A practical guide to intellectual humility and how it improves decisions, relationships, and everyday life.

Evan R. Cole’s The Power of Changing Your Mind is a practical guide to intellectual humility as a decision-making skill, framed not as a personality trait that you either have or lack but as a repeatable practice that can be developed with intention and repetition. The core argument is that intellectual humility — the willingness to update one’s beliefs in response to new evidence — is the most consistently undervalued cognitive advantage in domains ranging from business leadership to personal relationships.

Cole draws on a wide range of examples from history and business to illustrate the cost of certainty and the value of calibrated openness to new information. The historical examples are well-chosen and the business cases feel authentic rather than cherry-picked, which gives the argument real grounding. The exercises that accompany each chapter are immediately usable — not the vague self-improvement prompts that populate many popular psychology books, but specific practices that a reader can begin using the same day.

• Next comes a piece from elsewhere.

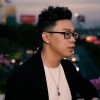 Dật Hanh: ‘Nghệ sĩ thì ai cũng muốn có bài hit ít nhất một lần trong đời’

The decision-making framework that appears late in the book is its most valuable contribution. Cole proposes a structured approach to belief revision that is simple enough to use under pressure while being sophisticated enough to handle genuinely difficult epistemic situations. This is not original to Cole — the underlying ideas draw on Bayesian reasoning and work by philosophers like William James — but Cole’s presentation is clear and his integration of the framework into concrete scenarios is effective.

For leaders, parents, and anyone who wants to be less wrong more often, this is a strong recommendation. It is not a replacement for more rigorous philosophical or statistical training, but it is a practical bridge between the academic content and the everyday decisions where that content actually matters.

Key Takeaways

  • Intellectual humility is framed as a skill, not a personality trait
  • Real-world examples from history and business
  • Exercises are actionable and immediately useful
  • The decision-making framework is worth the price alone
Who should read this: Leaders, parents, and anyone who wants to be less wrong more often.
Verdict: Strong buy for anyone who wants to think better.